建設土曜閉所、6年ぶり6割台回復……休日確保の意識拡大が効果 画像 建設土曜閉所、6年ぶり6割台回復……休日確保の意識拡大が効果

マネジメント

 日本建設産業職員労働組合協議会(日建協、田中宏幸議長)は3日、6月13日に行った「2015年6月統一土曜閉所運動」(26回目)の結果を発表した。当日の完全閉所またはほかの日に替えて閉所(読み替え閉所)したのは61・1%(前年同月比8・5ポイント増)と、6年ぶりに60%台を回復した。日建協は「明るい兆しが見えてきた」と受け止めており、27回目となる11月14日の統一土曜閉所に向け、休日確保の必要性をアピールするとともに運動に一段と力を入れる。
 加盟36組合のうち32組合が調査に回答した。それによると、作業所総数4998カ所の閉所率は、完全閉所率が43・6%(7・3ポイント増)、読み替え閉所率が17・5%(1・2ポイント増)。
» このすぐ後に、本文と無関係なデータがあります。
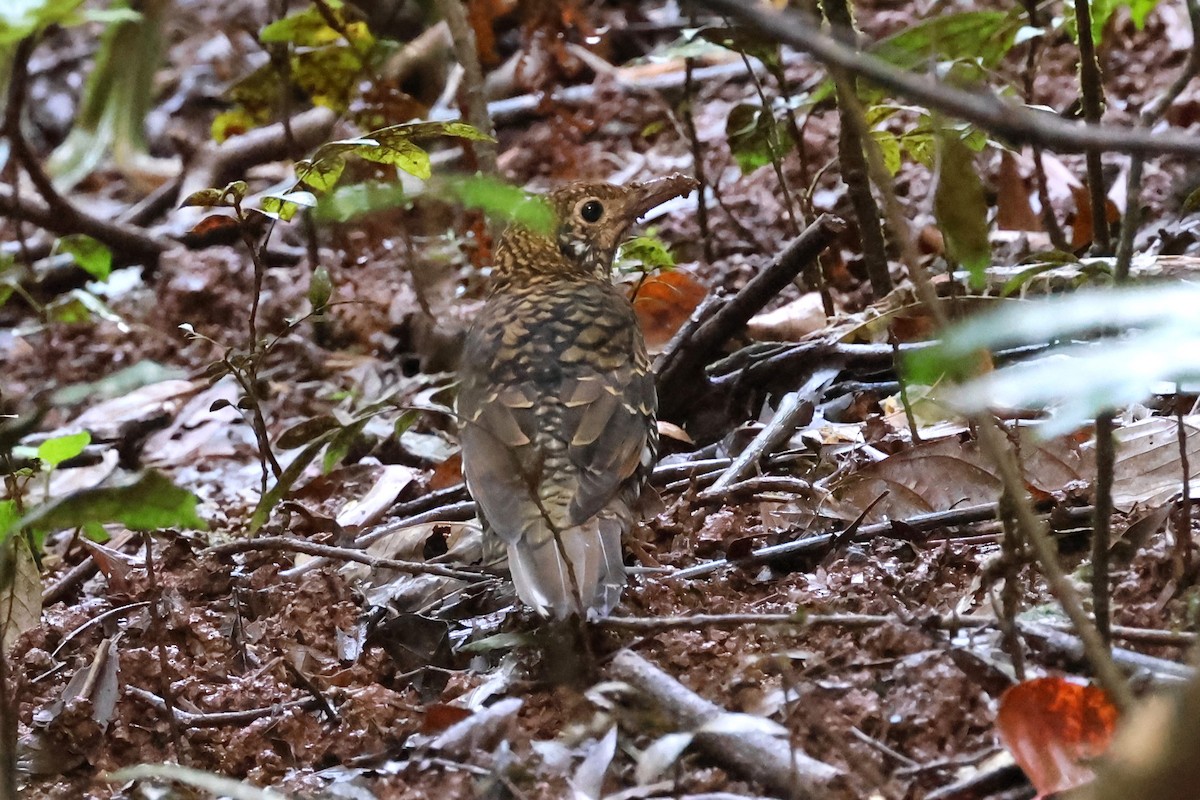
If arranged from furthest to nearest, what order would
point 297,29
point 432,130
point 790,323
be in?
point 297,29
point 790,323
point 432,130

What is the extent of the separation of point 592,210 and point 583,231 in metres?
0.07

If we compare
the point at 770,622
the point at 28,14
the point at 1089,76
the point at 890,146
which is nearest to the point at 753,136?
the point at 890,146

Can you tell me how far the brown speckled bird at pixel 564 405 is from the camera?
8.75 feet

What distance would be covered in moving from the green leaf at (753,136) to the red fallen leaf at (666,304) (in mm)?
517

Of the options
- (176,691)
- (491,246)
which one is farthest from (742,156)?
(176,691)

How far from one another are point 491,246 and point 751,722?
3.06 m

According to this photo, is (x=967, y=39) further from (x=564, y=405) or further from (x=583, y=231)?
(x=564, y=405)

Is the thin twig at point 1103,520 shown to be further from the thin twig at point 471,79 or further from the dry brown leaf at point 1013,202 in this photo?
the dry brown leaf at point 1013,202

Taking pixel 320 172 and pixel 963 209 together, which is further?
pixel 320 172

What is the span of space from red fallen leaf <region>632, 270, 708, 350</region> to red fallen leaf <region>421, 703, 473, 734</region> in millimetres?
2258

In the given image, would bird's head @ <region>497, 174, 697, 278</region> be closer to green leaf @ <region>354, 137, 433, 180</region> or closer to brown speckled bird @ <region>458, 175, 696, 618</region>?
brown speckled bird @ <region>458, 175, 696, 618</region>

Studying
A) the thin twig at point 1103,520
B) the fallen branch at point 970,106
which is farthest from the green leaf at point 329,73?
the fallen branch at point 970,106

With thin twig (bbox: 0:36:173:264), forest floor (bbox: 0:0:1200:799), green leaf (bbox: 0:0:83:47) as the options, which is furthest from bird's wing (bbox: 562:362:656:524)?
green leaf (bbox: 0:0:83:47)

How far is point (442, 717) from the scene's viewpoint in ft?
7.86
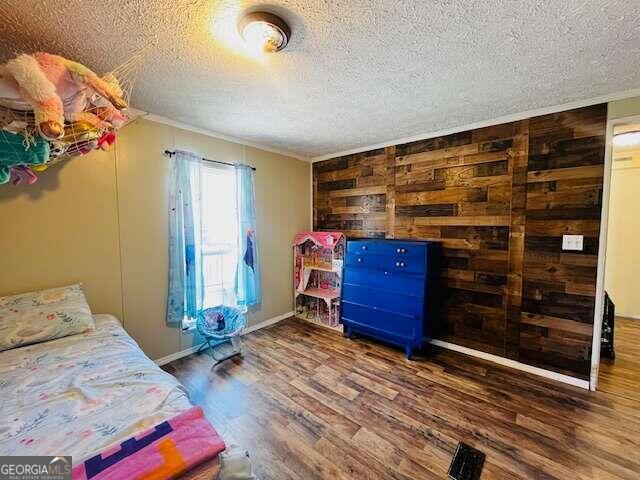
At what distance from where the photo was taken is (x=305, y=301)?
3.85 metres

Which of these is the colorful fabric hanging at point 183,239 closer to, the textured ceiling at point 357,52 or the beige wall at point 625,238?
the textured ceiling at point 357,52

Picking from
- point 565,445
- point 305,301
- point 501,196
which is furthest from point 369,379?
point 501,196

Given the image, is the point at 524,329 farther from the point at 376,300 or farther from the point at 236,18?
the point at 236,18

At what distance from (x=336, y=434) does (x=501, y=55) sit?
251 cm

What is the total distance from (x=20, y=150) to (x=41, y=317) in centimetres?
104

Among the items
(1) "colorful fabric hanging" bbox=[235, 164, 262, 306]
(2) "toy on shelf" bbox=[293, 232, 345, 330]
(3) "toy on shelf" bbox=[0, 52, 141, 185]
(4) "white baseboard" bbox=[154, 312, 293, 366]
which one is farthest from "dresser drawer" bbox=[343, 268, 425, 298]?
(3) "toy on shelf" bbox=[0, 52, 141, 185]

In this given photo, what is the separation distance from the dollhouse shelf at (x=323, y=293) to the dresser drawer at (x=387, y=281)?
1.25ft

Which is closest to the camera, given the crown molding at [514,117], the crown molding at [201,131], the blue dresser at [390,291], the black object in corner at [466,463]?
the black object in corner at [466,463]

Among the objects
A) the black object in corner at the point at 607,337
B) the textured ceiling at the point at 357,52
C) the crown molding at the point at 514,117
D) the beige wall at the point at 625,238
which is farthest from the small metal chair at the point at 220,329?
the beige wall at the point at 625,238

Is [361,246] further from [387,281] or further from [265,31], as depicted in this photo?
[265,31]

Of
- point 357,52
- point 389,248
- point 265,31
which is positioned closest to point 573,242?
point 389,248

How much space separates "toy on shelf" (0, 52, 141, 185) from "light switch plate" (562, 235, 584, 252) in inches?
124

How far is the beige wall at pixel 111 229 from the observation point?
71.7 inches

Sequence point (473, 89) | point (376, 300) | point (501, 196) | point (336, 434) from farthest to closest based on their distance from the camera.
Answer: point (376, 300) → point (501, 196) → point (473, 89) → point (336, 434)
内訳は、土木が閉所率64・8%(4・4ポイント増)、完全閉所率46・9%(6・2ポイント増)、読み替え閉所率17・9%(1・8ポイント減)、建築が閉所率57・8%(11・9ポイント増)、完全閉所率40・6%(8・2ポイント増)、読み替え閉所率17・2%(3・7ポイント増)だった。
 日建協は、経営幹部が閉所率の目標を設定するなど、休日増加に対する意識の高揚が60%超の閉所率につながったとみている。5加盟組合は閉所率が80%を超えた。建築工事の閉所率向上には、意識の高揚に加え、工事の大型化に伴う職員の増加で作業効率が高まっていることがあると分析している。一方で約4割の作業所は閉所が達成できておらず、閉所率が10%台の組合もあった。工程の厳しさや「技能者が土曜にしか手配できなかった」ことなどが理由に挙がっているという。
 6月の運動から、国土交通省と建設業労働災害防止協会が後援。国交省直轄工事の閉所率は64・3%(7・7ポイント増)、完全閉所率46・8%(10・0ポイント増)、読み替え閉所率17・5%(2・3ポイント減)となった。日建協は、直轄工事の閉所は自治体や民間工事への波及効果が大きいとみている。